Sarah Giragosian

Poetry

Sarah Giragosian is a PhD candidate in Contemporary North American Poetry and Poetics at SUNY Albany. Her poems are forthcoming or published in such journals as Crazyhorse, Copper Nickel, and Measure, among others.

 

The Condor

Why carp about its appetite?
Post-feast, it reels around the corpse
still inflected with flies and the ship-like,
collapsing ribs inverted in the sand.

And while it considers lift off
with its phalanx of dissectors
and feasters, it drowses, anchored—stranded
by its own belly.
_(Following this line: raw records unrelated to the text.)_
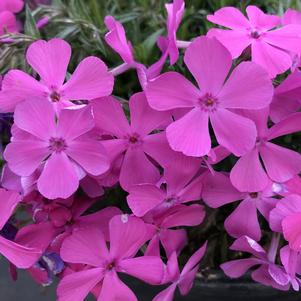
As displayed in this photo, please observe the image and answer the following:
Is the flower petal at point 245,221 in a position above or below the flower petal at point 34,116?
below

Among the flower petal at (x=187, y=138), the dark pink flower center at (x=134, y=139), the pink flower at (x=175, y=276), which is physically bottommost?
the pink flower at (x=175, y=276)

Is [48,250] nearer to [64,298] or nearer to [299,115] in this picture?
[64,298]

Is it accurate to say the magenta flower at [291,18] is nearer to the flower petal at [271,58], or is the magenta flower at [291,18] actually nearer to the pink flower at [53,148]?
the flower petal at [271,58]

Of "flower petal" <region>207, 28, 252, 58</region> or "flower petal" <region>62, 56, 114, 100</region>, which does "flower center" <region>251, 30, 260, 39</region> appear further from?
"flower petal" <region>62, 56, 114, 100</region>

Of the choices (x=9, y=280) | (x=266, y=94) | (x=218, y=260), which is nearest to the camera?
(x=266, y=94)

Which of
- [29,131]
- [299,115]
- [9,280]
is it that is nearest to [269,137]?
[299,115]

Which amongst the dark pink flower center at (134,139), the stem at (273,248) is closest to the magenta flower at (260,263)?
the stem at (273,248)

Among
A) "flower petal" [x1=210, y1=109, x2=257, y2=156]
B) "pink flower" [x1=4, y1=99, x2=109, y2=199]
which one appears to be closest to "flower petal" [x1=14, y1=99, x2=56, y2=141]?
"pink flower" [x1=4, y1=99, x2=109, y2=199]
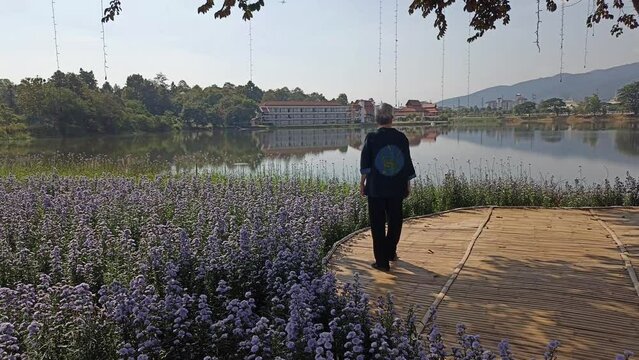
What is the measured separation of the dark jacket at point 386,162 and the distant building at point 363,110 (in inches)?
2618

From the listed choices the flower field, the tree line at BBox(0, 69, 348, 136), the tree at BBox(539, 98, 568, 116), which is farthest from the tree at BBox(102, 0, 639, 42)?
the tree at BBox(539, 98, 568, 116)

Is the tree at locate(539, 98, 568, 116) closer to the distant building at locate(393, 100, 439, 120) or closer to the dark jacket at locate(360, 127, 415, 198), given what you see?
the distant building at locate(393, 100, 439, 120)

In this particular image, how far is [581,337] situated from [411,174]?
5.91ft

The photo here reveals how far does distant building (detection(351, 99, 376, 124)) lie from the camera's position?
71.4 m

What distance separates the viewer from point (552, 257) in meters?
4.23

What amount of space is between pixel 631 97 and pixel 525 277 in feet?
207

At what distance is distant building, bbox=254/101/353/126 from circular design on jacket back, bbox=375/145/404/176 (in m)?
67.0

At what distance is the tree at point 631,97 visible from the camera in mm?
53419

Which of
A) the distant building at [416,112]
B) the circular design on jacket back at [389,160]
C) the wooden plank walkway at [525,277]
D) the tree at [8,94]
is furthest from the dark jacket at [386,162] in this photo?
the distant building at [416,112]

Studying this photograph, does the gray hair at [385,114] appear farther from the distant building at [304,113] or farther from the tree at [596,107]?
the distant building at [304,113]

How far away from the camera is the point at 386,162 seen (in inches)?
156

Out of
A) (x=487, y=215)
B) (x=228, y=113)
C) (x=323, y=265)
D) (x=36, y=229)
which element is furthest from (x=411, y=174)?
(x=228, y=113)

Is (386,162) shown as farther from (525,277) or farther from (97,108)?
(97,108)

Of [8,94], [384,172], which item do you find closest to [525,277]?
[384,172]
Still, one admires

the homely extemporizer,
its dinosaur face and bald crown,
playing at the sinews of its chow,
which is considerable (an entire cow),

and bayoneting with its beak
the hide so as to scoop the pulp
and heart. Its vast hunger is not absurd,
but serviceable; living on its meal

for days, it’s free of self-offense,
alert not to the guilt that trails
great need, but to the angles of its wings
and the winds that fan its collar of fringe.

I am currently at work on a bestiary. In this particular poem, I wished to imitate Marianne Moore's charmingly didactic voice and her penchant for the peculiar and overlooked. ‘The Condor’ is an experiment in voice and a celebration of a traditionally vilified creature.